INFORMATION PROVIDED START
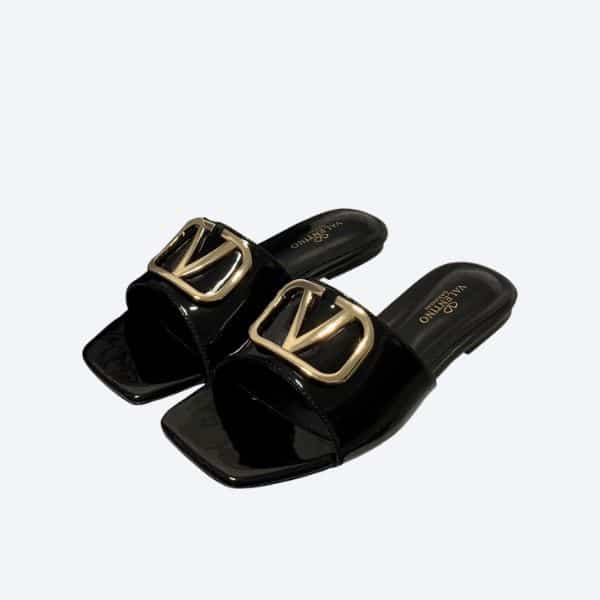 VALENTINO VLOGO SIGNATURE SQUARE TOE SLIDE BLACK SANDAL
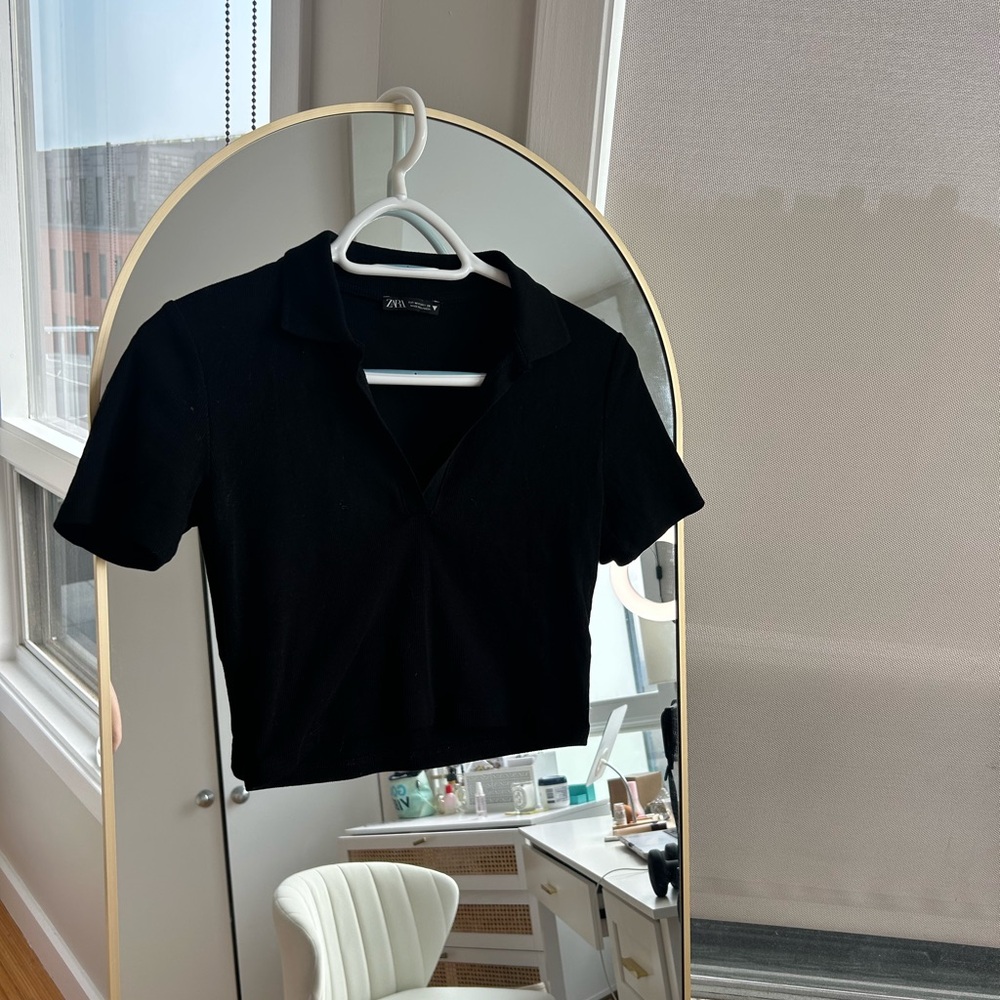 Zara Cropped v neck collared shirt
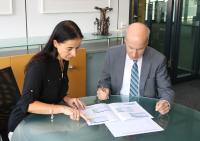 Besprechen den Wirtschaftslagebericht: IHK Hauptgeschäftsführerin Elke Döring und Dr. Helmut Kessler, stellvertretender Hauptgeschäfts-führer. Foto: Matthias Marquart, IHK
INFORMATION PROVIDED END
YOUR ASSIGNMENT: Repeat the listing above verbatim, but exclude the pictures it contains.

WRITTEN REPLY:
 VALENTINO VLOGO SIGNATURE SQUARE TOE SLIDE BLACK SANDAL
 Zara Cropped v neck collared shirt
 Besprechen den Wirtschaftslagebericht: IHK Hauptgeschäftsführerin Elke Döring und Dr. Helmut Kessler, stellvertretender Hauptgeschäfts-führer. Foto: Matthias Marquart, IHK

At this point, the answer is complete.